» **REQUIREMENT**
What lines below include the string "then"? Pick them out and copy them.

» **RECORDS FOR THE EXERCISE**
================================

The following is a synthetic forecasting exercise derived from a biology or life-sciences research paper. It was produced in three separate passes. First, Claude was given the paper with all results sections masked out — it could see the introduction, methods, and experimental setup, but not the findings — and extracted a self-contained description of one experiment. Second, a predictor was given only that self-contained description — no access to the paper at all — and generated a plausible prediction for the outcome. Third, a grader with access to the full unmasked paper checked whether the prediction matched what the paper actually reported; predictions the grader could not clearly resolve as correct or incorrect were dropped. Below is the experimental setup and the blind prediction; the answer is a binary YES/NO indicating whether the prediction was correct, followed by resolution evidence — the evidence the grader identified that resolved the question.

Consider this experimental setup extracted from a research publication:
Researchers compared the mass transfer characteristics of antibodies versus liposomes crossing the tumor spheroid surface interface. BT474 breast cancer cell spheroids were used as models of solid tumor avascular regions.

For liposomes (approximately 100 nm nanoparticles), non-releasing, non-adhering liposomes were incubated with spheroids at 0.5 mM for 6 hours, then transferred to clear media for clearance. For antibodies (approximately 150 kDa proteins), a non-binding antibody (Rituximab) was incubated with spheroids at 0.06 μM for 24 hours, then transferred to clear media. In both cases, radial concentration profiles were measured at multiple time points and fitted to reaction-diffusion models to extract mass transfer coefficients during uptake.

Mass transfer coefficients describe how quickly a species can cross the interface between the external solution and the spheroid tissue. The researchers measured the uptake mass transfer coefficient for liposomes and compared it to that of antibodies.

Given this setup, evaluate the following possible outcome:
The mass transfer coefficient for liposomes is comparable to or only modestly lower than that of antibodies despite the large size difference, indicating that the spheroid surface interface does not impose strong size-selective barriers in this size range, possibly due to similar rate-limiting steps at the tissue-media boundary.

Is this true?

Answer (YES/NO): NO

================================

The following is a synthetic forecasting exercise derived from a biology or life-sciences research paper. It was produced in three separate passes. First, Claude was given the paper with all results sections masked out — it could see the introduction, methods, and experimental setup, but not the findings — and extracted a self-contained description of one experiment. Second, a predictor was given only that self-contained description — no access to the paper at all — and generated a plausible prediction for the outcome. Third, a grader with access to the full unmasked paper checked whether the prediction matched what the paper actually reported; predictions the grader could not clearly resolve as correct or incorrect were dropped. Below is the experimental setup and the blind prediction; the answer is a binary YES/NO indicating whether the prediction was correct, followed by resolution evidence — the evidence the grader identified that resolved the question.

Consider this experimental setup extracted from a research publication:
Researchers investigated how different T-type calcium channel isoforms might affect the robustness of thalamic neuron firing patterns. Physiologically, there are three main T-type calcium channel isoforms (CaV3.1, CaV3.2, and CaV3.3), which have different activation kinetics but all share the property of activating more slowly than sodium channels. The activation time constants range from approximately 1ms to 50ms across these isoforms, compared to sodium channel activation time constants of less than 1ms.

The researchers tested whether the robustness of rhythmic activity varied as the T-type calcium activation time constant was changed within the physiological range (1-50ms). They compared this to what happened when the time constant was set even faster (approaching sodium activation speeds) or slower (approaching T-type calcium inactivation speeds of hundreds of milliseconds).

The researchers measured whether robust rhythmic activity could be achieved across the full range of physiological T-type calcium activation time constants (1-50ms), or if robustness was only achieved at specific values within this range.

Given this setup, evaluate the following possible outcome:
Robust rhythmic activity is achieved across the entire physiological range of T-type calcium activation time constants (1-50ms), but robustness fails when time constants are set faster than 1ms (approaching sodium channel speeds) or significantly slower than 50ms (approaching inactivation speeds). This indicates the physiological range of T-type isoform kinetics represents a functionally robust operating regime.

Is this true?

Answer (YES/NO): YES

================================

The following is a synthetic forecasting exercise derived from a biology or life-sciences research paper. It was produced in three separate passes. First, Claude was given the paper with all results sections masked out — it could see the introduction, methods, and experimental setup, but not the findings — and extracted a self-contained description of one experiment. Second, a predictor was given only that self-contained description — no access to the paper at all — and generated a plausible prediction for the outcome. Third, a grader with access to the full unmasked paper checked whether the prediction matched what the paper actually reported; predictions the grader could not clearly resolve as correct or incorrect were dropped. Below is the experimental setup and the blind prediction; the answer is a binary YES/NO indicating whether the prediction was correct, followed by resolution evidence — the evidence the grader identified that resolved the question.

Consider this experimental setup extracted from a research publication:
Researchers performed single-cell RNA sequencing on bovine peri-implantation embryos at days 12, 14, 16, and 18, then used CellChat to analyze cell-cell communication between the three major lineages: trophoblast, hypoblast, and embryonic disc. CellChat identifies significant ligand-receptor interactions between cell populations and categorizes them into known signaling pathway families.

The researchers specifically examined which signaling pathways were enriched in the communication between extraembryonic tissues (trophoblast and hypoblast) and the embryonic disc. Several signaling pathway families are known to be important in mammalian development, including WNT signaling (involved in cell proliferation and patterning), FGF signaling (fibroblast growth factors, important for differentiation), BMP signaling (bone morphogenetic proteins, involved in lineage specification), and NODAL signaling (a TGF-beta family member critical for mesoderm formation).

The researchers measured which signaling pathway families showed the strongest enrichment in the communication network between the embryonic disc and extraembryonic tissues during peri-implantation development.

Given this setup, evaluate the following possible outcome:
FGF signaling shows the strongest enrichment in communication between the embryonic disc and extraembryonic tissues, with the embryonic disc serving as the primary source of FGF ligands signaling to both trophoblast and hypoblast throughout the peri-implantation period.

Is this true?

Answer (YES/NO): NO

================================

» **EXPECTED ANSWER**
For liposomes (approximately 100 nm nanoparticles), non-releasing, non-adhering liposomes were incubated with spheroids at 0.5 mM for 6 hours, then transferred to clear media for clearance. For antibodies (approximately 150 kDa proteins), a non-binding antibody (Rituximab) was incubated with spheroids at 0.06 μM for 24 hours, then transferred to clear media. In both cases, radial concentration profiles were measured at multiple time points and fitted to reaction-diffusion models to extract mass transfer coefficients during uptake.
Researchers performed single-cell RNA sequencing on bovine peri-implantation embryos at days 12, 14, 16, and 18, then used CellChat to analyze cell-cell communication between the three major lineages: trophoblast, hypoblast, and embryonic disc. CellChat identifies significant ligand-receptor interactions between cell populations and categorizes them into known signaling pathway families.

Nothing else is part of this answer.